- EXTRAIT FOURNI
• • • • • • •
SAS CHARPIOT ET COMPAGNIE, [...]



représentée par Me Ludovic X..., avocat au barreau de BESANCON





INTIME



Monsieur Philippe Y..., demeurant [...]



représenté par ...

ARRET N° 18/

CKD/KM

COUR D'APPEL DE BESANCON

ARRET DU 23 OCTOBRE 2018

CHAMBRE SOCIALE

Contradictoire

Audience publique

du 11 septembre 2018

N° de rôle : N° RG 17/02018 - N° Portalis DBVG-V-B7B-D3VP

S/appel d'une décision

du Conseil de Prud'hommes - Formation paritaire de BELFORT

en date du 04 septembre 2017

Code affaire : 80A

Demande d'indemnités liées à la rupture du contrat de travail CDI ou CDD, son exécution ou inexécution

APPELANTE

SAS CHARPIOT ET COMPAGNIE, [...]

représentée par Me Ludovic X..., avocat au barreau de BESANCON

INTIME

Monsieur Philippe Y..., demeurant [...]

représenté par Me Jean-Charles Z..., avocat au barreau de BELFORT substitué par Me Fabien A..., avocat au barreau de BESANCON

COMPOSITION DE LA COUR :

Lors des débats du 11 Septembre 2018 :

Mme Christine K-DORSCH, Président de Chambre

M. Jérôme COTTERET, Conseiller

M. Patrice BOURQUIN, Conseiller

qui en ont délibéré,

Mme Karine MAUCHAIN, Greffier lors des débats

Les parties ont été avisées de ce que l'arrêt sera rendu le 23 Octobre 2018 par mise à disposition au greffe.
• • • • • • •
- Lignes de raisonnement spatial
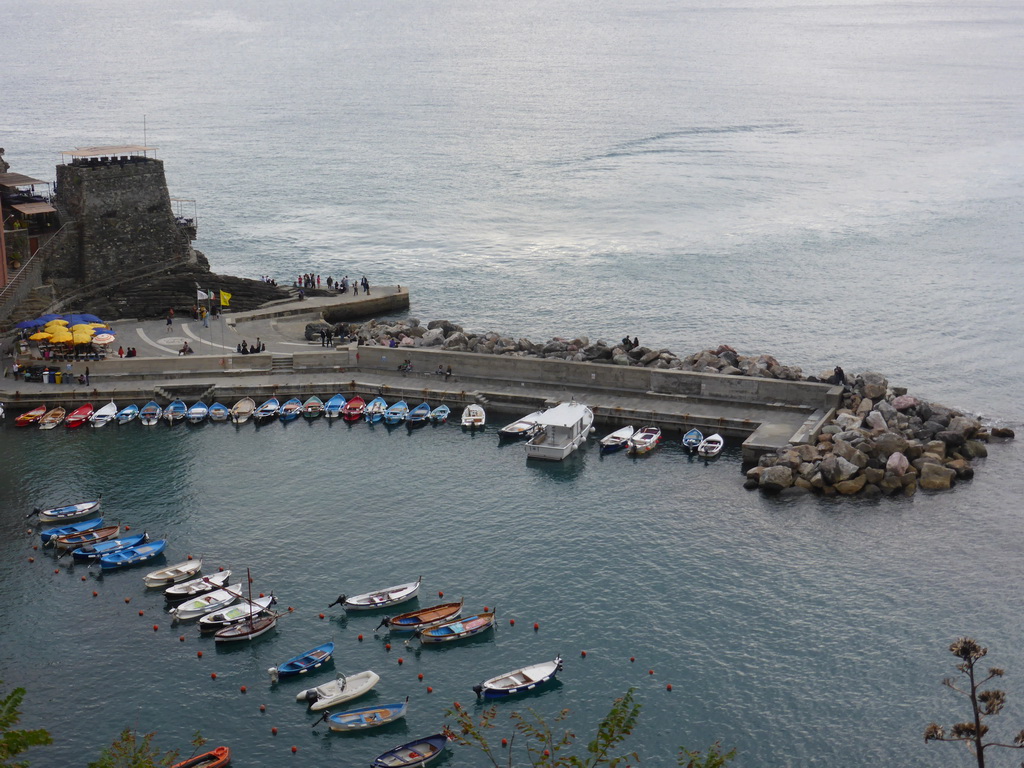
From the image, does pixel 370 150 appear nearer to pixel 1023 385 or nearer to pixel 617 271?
pixel 617 271

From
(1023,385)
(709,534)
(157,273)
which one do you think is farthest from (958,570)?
(157,273)

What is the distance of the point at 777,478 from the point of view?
54.8m

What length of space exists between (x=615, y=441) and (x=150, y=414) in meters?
24.6

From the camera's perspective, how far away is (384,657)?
42875 mm

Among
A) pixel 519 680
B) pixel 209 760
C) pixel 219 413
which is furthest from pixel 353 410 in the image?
pixel 209 760

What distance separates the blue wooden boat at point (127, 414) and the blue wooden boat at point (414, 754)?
33.3m

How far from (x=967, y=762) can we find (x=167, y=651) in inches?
1051

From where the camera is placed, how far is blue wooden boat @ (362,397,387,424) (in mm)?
65062

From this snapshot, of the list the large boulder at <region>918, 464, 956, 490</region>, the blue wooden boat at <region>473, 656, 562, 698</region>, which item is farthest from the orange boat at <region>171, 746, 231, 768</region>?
the large boulder at <region>918, 464, 956, 490</region>

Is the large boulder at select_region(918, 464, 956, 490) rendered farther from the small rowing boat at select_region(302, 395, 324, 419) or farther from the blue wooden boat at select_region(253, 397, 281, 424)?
the blue wooden boat at select_region(253, 397, 281, 424)

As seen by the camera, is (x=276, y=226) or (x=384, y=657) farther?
(x=276, y=226)

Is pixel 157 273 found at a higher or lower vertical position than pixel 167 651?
higher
• • • • • • •
- CONSIGNE 1
Indiquez si chacune des affirmations suivantes concorde avec l'extrait de l'arrêt en répondant par oui ou par non, et citez à l'identique les mots de cet extrait qui tranchent la question : (a) les débats ont eu lieu le 11 septembre 2018 ; (b) la décision frappée d'appel émane du Conseil de Prud'hommes de Besançon ; (c) l'arrêt est rendu par la chambre sociale.
- CONSIGNE 2
Reproduisez fidèlement le passage de l'extrait de l'arrêt qui commence aux mots « Lors des débats du » et s'achève après les mots « disposition au greffe. ».
- CONSIGNE 3
Rédigez la suite de l'extrait de l'arrêt, à partir du point où il s'interrompt.

- RÉPONSE ATTENDUE 1
(a) Oui : « Lors des débats du 11 Septembre 2018 ».
(b) Non : « du Conseil de Prud'hommes - Formation paritaire de BELFORT ».
(c) Oui : « CHAMBRE SOCIALE ».

- RÉPONSE ATTENDUE 2
Lors des débats du 11 Septembre 2018 :

Mme Christine K-DORSCH, Président de Chambre

M. Jérôme COTTERET, Conseiller

M. Patrice BOURQUIN, Conseiller

qui en ont délibéré,

Mme Karine MAUCHAIN, Greffier lors des débats

Les parties ont été avisées de ce que l'arrêt sera rendu le 23 Octobre 2018 par mise à disposition au greffe.

- RÉPONSE ATTENDUE 3
**************

FAITS ET PRÉTENTIONS DES PARTIES

Monsieur Philippe Y... a été embauché le 7 février 1986 par la société Charpiot et Compagnie exerçant une activité d'affrètement et de transport de marchandises en qualité d'employée exploitation. La société ayant son siège social à Delle emploie 105 salariés.

Les relations contractuelles sont soumises à la convention collective des transports routiers.

Monsieur Y... était en dernier lieu responsable trafic, en charge de la gestion du planning des conducteurs de l'agence de Delle.

Ses horaires de travail étaient de 8 h à 12 h et de 15 h à 18 h.

Invoquant des impératifs d'organisation et les nécessités du service, la société Charpiot et Compagnie a par note interne du 7 août 2015 modifié les horaires de travail de Monsieur Y... le matin de 6h30 à 10h30, l'après-midi demeurant inchangé de 15 h à 18h, et ce à compter du 7 septembre 2015.

Par courrier du 26 août 2015 Monsieur Y... a refusé cette modification pour des raisons familiales impérieuses en exposant que sa femme handicapée (paralysie du plexus brachial gauche) est déclarée travailleur handicapé et requiert son aide pour l'accomplissement des actes essentiels de la vie, et qu'il s'occupe par ailleurs de sa fille scolarisée.

Par courrier du 8 septembre 2015 l'employeur expliquant les impératifs d'organisation, confirme la nouvelle répartition des horaires reportée au 21 septembre 2015, et ajoute que cette modification effectuée dans l'intérêt de l'entreprise n'entraîne pas de modification de la durée du travail, de bouleversements des horaires, ni de changement de la rémunération, de sorte qu'elle relève d'une modification des conditions de travail.

Par courrier du 16 septembre 2015 le salarié a réitéré refus pour les mêmes motifs.

Par lettre du 21 septembre 2015 l'employeur, constatant que le salarié n'a pas pris son service aux horaires modifiés lui adressait une mise en demeure de se conformer aux instructions de la hiérarchie et de prendre son poste aux horaires fixés.

Le salarié n'a donné suite à la mise en demeure.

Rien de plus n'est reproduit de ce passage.